The consolidation of trading venues is continuing with the IntercontinentalExchange (ICE) announcing a deal to acquire the New York Board of Trade.

The ICE is an electronic energy marketplace. It has entered into a definitive merger agreement to acquire the NYBOT, the commodity exchange, for approximately US$1 billion.

The transaction consideration will comprise 10.297 million shares of ICE common stock and US$400 million in cash. On closing, the NYBOT will become a whollyowned subsidiary of the ICE.

“The combination of two global and rapidly growing commodity marketplaces, together with a highly respected clearinghouse, allows us to expand ICE’s offerings for market participants, as well as create long-term shareholder value,” said ICE’s chairman and CEO Jeffrey Sprecher.

“We believe NYBOT’s strong heritage, diverse range of products and rapidly growing markets, combined with ICE’s proven innovation, global reach and ability to successfully integrate acquisitions, will create a premier global derivatives exchange. We look forward to working together with the floor community to expand NYBOT’s product offering and customer base,” he added.

Prior to consummation of the merger, the ICE has agreed to make its widely distributed commodity trading platform available to the NYBOT on reasonable commercial terms for the electronic trading of its products.

“This historic step ensures that the leading soft commodities exchange maintains its global leadership in its markets and its course for continued expansion,” said Frederick Schoenhut, chairman of the NYBOT. “The NYBOT and its membership believe this combination is an exceptional opportunity to capitalize on the strength of each partner to create and participate in an unparalleled commodity marketplace.

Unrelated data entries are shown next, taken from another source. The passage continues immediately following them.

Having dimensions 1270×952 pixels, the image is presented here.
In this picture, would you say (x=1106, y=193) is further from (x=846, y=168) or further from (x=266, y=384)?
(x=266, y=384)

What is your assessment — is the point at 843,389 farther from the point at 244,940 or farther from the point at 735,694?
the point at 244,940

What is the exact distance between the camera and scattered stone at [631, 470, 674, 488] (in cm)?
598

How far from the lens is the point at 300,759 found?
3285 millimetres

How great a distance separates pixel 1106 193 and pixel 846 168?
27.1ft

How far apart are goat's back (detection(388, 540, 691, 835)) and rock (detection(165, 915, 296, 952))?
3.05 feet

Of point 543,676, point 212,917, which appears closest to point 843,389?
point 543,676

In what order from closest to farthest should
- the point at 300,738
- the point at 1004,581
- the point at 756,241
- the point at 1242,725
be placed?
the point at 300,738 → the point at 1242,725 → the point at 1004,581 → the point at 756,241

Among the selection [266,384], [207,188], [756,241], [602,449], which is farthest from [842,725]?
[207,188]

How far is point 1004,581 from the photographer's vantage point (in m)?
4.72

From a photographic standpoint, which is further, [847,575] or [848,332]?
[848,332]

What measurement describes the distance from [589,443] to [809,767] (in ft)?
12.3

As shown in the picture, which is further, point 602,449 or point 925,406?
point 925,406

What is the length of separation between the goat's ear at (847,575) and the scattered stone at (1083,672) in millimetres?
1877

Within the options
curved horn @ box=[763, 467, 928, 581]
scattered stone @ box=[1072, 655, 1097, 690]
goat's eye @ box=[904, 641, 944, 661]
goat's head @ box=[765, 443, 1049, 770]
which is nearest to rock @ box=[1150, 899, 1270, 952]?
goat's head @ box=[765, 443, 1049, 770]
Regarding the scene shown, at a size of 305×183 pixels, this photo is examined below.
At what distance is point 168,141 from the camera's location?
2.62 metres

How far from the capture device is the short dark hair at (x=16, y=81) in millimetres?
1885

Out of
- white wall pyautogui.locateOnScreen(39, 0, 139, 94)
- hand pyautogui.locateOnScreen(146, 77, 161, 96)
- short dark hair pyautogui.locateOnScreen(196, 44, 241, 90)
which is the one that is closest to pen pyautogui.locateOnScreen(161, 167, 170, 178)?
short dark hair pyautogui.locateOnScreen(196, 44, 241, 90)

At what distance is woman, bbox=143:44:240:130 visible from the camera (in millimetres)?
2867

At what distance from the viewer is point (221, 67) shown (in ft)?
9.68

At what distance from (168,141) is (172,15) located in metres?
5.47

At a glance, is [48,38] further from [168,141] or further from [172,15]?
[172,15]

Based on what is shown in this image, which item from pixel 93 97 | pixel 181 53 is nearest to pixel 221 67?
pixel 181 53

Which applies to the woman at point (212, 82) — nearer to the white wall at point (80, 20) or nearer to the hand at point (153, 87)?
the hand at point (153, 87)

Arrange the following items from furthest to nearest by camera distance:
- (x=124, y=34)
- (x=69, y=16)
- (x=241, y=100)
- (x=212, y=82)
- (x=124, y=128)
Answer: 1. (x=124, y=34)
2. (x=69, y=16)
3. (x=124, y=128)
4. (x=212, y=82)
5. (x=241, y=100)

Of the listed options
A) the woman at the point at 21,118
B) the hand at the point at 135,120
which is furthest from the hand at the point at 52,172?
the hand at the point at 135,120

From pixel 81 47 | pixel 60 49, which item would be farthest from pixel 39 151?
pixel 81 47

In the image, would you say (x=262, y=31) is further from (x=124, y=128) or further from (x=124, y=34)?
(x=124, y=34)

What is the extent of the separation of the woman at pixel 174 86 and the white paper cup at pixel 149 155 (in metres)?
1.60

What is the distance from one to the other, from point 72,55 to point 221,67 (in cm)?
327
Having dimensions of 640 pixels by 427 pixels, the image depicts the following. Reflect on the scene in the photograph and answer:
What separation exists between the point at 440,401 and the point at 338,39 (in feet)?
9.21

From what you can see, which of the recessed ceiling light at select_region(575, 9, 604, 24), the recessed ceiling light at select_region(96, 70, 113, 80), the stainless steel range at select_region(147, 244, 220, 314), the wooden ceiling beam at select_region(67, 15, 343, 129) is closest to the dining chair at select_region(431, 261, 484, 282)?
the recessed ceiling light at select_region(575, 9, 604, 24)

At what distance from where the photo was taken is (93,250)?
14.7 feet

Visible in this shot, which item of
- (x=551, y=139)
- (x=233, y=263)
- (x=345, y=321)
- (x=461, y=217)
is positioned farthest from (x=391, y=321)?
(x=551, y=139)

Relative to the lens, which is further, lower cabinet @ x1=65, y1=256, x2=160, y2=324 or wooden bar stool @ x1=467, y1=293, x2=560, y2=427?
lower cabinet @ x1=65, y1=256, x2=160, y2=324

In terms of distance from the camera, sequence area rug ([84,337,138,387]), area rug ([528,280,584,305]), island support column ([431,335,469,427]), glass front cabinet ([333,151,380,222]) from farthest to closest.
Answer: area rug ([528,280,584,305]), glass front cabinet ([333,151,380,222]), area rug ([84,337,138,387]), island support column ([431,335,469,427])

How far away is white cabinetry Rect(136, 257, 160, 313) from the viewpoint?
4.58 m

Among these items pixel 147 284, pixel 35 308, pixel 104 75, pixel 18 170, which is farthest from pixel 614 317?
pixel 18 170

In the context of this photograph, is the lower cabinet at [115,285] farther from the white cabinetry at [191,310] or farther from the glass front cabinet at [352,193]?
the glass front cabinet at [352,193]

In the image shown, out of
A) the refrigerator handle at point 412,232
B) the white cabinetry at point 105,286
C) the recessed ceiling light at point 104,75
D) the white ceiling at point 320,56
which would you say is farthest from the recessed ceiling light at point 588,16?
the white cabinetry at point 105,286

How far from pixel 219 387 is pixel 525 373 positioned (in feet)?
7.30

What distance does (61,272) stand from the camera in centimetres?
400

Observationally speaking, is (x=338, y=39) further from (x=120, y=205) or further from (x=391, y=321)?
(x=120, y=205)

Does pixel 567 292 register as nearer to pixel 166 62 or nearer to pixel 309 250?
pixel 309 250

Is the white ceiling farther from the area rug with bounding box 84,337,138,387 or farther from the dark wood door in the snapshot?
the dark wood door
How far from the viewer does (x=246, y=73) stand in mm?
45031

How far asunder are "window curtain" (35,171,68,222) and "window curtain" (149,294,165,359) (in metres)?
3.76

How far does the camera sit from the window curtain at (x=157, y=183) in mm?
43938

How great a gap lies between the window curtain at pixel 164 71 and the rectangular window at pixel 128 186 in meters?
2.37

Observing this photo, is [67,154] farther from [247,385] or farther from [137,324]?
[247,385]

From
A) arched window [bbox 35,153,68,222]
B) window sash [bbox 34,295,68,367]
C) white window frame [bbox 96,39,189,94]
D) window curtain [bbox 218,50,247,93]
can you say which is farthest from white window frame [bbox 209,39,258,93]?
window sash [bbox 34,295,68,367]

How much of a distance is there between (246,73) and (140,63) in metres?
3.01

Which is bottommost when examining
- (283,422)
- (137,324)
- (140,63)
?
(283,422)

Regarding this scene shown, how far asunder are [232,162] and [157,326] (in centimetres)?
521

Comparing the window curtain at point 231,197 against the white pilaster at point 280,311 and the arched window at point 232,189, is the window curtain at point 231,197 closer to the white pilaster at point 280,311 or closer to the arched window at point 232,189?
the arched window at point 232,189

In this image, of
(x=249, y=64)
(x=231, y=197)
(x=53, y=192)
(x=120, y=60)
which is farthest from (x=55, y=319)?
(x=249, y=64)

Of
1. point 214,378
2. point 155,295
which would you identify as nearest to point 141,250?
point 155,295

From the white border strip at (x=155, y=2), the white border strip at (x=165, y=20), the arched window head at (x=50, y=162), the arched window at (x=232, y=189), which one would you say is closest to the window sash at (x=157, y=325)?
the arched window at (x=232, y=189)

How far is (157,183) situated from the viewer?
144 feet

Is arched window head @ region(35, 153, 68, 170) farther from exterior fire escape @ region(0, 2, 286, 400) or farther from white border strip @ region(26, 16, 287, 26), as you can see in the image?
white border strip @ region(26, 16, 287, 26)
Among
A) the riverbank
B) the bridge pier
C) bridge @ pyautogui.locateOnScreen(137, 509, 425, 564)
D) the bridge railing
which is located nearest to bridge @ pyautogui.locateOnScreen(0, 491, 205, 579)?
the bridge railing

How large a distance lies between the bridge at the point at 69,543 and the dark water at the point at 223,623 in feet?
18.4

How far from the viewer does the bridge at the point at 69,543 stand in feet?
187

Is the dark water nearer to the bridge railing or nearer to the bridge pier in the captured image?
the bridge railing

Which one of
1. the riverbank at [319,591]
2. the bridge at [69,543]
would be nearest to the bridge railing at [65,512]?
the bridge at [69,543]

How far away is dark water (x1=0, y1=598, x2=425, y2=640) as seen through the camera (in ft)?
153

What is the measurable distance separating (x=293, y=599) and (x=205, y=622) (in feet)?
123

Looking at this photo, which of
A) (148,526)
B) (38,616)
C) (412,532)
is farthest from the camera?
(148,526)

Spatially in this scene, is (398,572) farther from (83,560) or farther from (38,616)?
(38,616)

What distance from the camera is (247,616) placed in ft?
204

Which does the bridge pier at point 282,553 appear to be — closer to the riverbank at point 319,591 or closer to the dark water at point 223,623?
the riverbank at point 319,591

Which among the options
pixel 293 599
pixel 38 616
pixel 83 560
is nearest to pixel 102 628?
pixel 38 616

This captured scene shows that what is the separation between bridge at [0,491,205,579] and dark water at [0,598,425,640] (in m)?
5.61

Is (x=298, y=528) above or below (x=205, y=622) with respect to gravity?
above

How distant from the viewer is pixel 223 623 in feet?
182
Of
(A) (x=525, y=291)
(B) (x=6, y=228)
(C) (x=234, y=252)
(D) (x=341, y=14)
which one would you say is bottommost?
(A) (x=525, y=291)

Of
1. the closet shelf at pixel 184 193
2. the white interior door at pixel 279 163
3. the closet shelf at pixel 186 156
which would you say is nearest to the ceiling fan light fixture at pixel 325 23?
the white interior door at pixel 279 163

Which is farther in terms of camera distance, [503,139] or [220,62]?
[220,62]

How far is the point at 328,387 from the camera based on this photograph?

We are excited about joining our unique and valuable range of liquid benchmark products with ICE’s robust marketplace, strong management team and public company structure.”

“It was essential for our future growth to partner with a rapidly expanding exchange such as ICE,” said Harry Falk, NYBOT president and CEO. “While we considered a number of qualified potential partners, we feel this agreement with ICE is the best fit for our exchange and our long-term goals. This merger provides our unique traditional markets the resources necessary to provide greater access and a higher level of service to our global users. It will allow us to continue using open-outcry trading, while providing a state-of-the-art electronic trading capability, thus giving our market participants a choice in how they wish to trade.”

The merger is expected to close in the first half of 2007. The ICE expects the transaction to be accretive within 12 to 18 months of closing, as full run-rate synergies are achieved. Based on recent results and fully realized synergies, the ICE estimates that the transaction could yield over US$50 million in total pretax synergies, consisting of a combination of pre-tax clearing synergies of approximately US$41 million, potential pre-tax income from electronic trading opportunities in excess of US$6 million and potential annual expense synergies of US$10 million.